**Your objective**
Each line holding the string "trap" is to be copied from the data.

**Stored data**
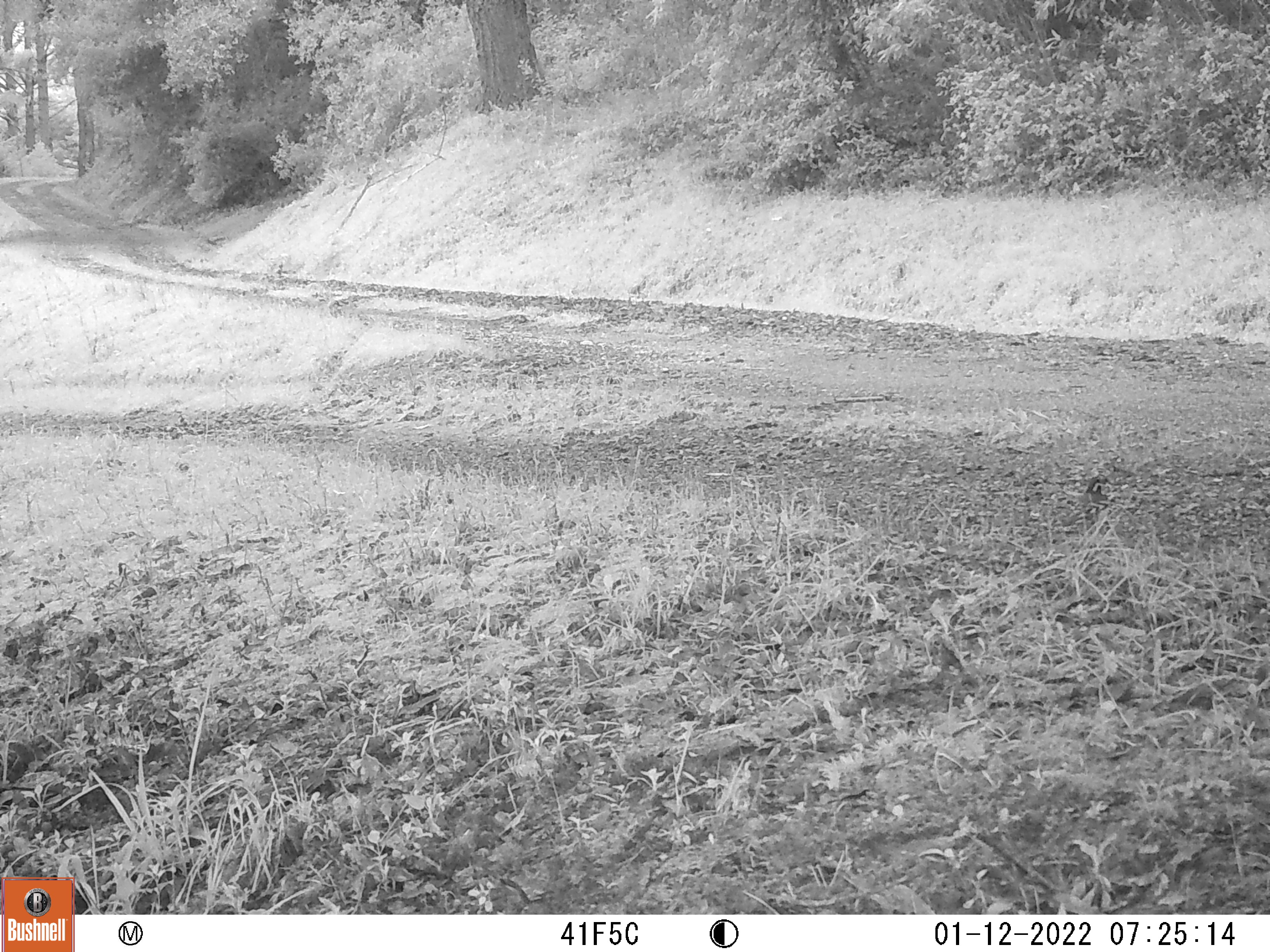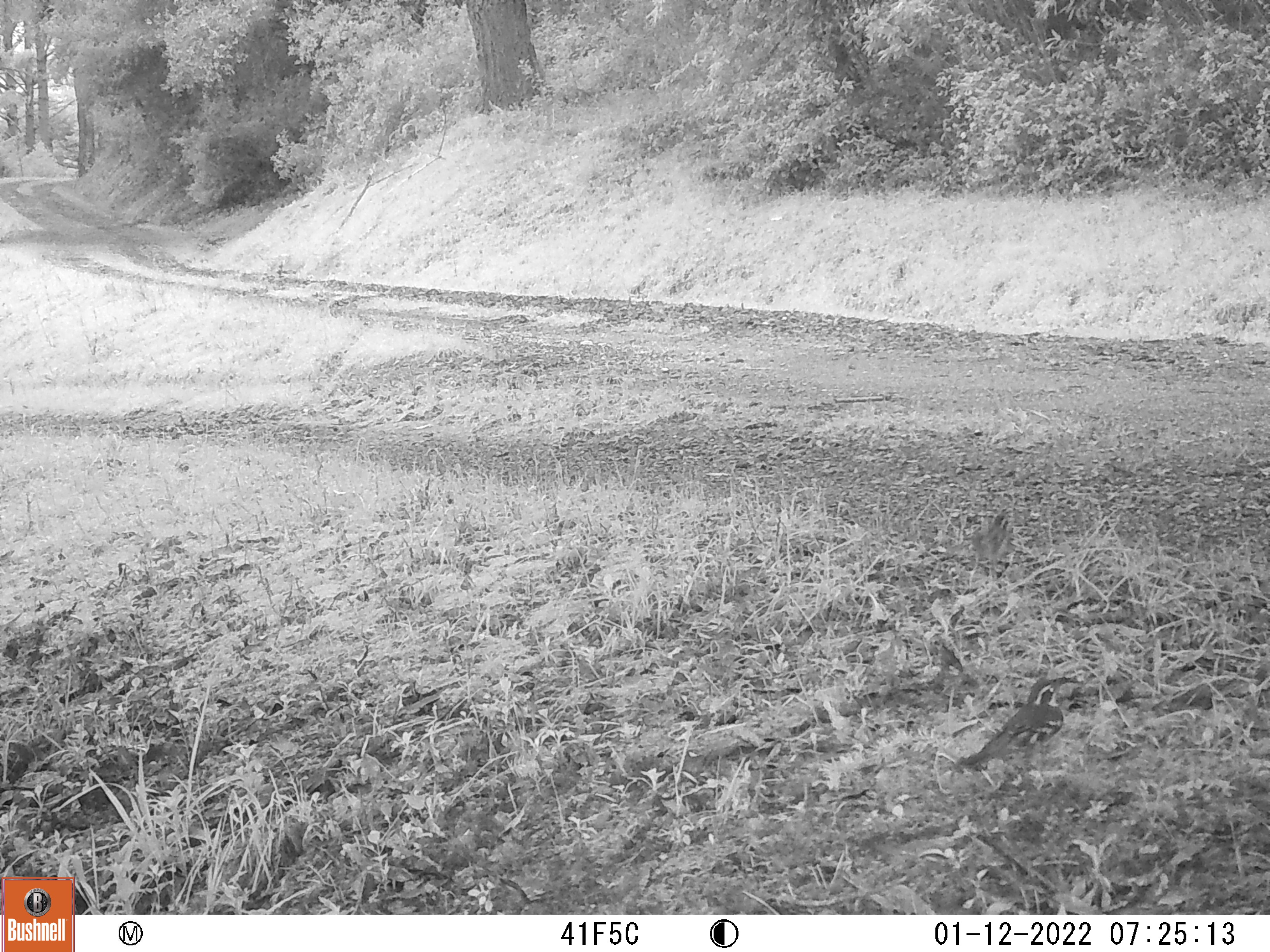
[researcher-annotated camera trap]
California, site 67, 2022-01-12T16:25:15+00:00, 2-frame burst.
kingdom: Animalia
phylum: Chordata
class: Aves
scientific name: Aves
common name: bird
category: unknown bird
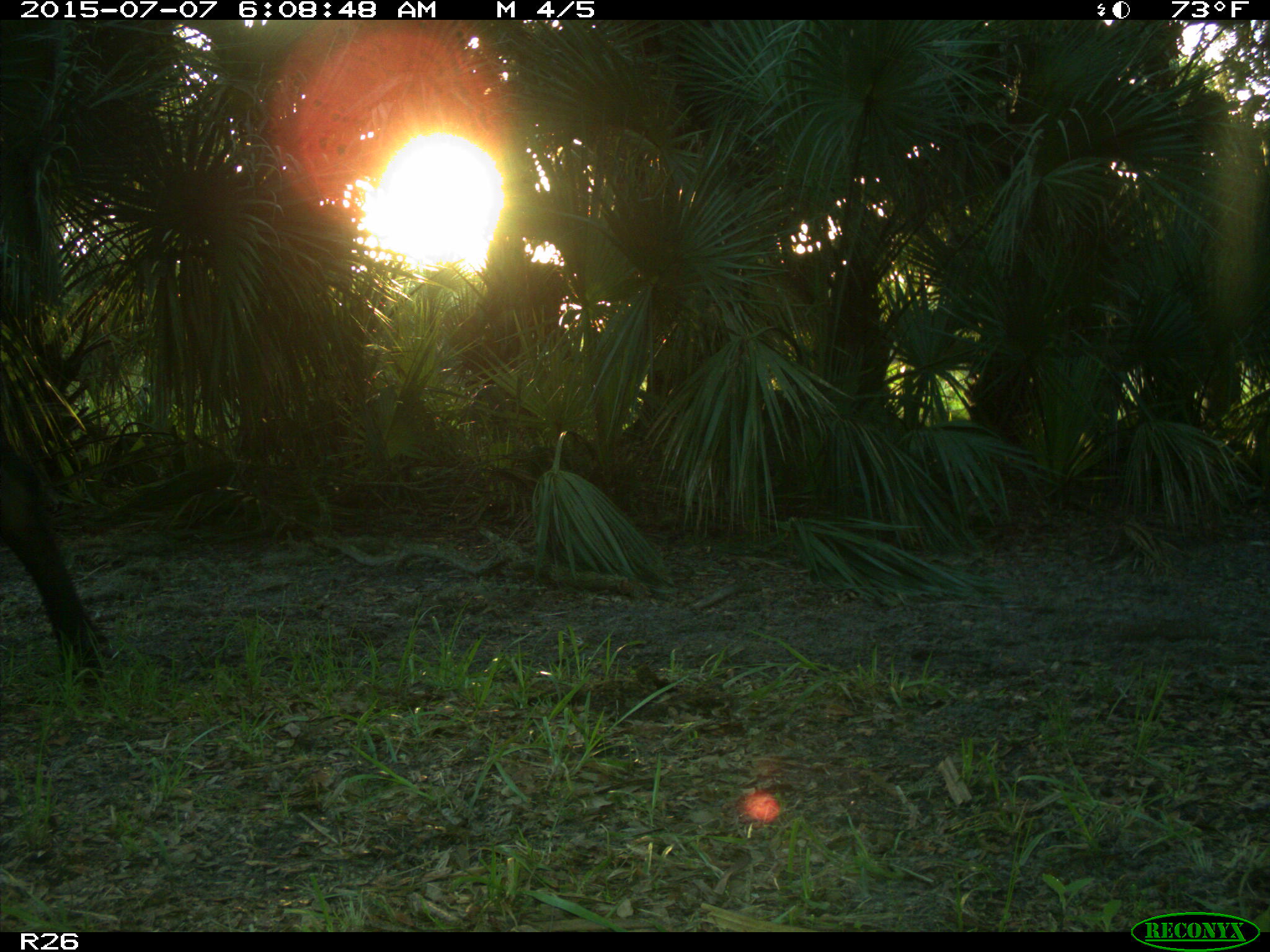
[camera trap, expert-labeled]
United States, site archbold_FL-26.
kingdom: Animalia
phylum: Chordata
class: Mammalia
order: Artiodactyla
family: Bovidae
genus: Bos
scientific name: Bos taurus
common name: domestic cow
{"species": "Bos taurus (domestic cow)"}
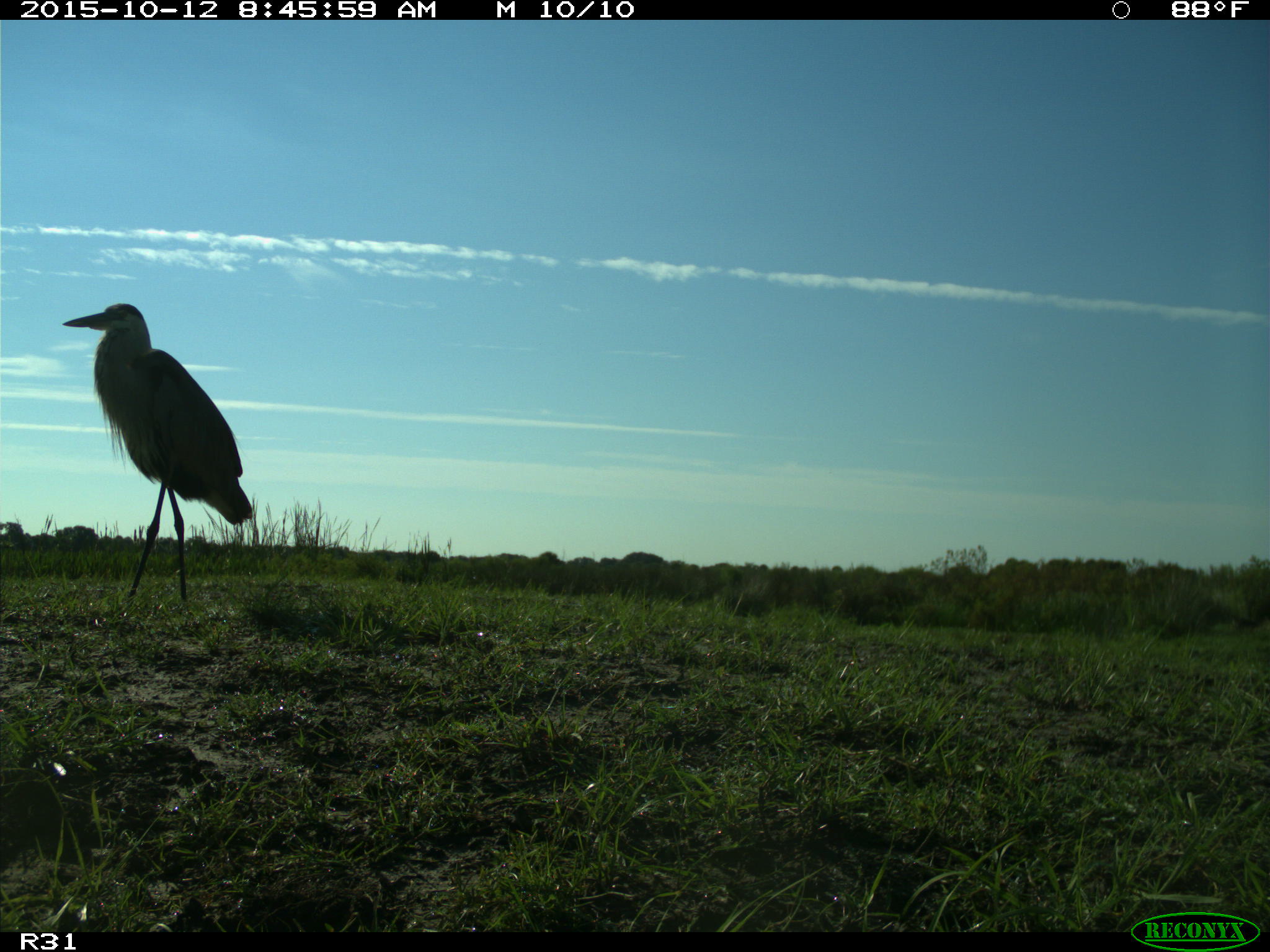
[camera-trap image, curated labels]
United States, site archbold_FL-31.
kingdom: Animalia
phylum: Chordata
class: Aves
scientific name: Aves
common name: birds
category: unidentified bird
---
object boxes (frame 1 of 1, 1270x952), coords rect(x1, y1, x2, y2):
animal: rect(60, 302, 254, 606)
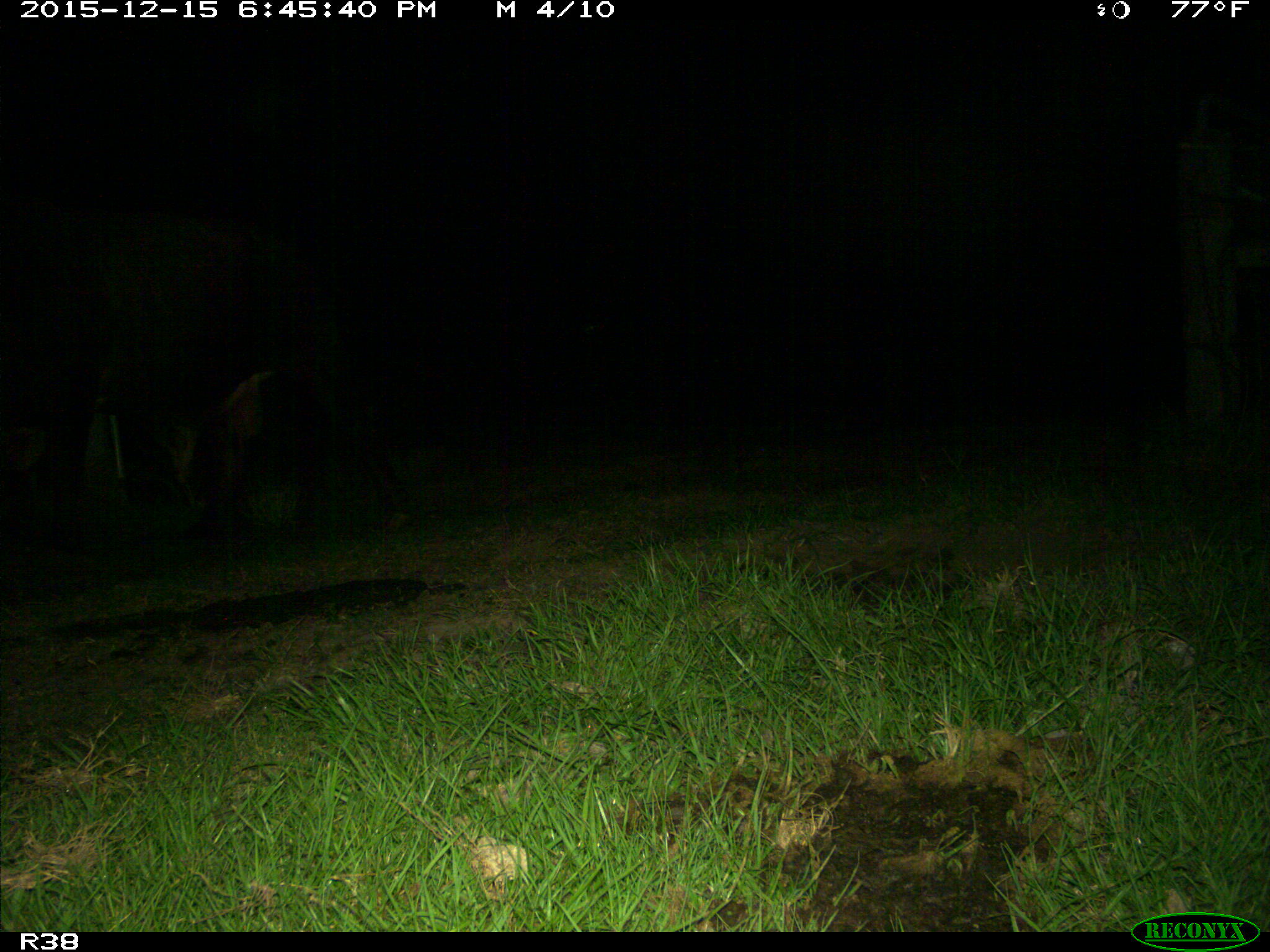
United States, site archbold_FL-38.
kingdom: Animalia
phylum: Chordata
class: Mammalia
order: Artiodactyla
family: Bovidae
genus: Bos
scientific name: Bos taurus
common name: domestic cow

**Answer to the exercise**
[researcher-annotated camera trap]
[camera trap, expert-labeled]
[camera-trap image, curated labels]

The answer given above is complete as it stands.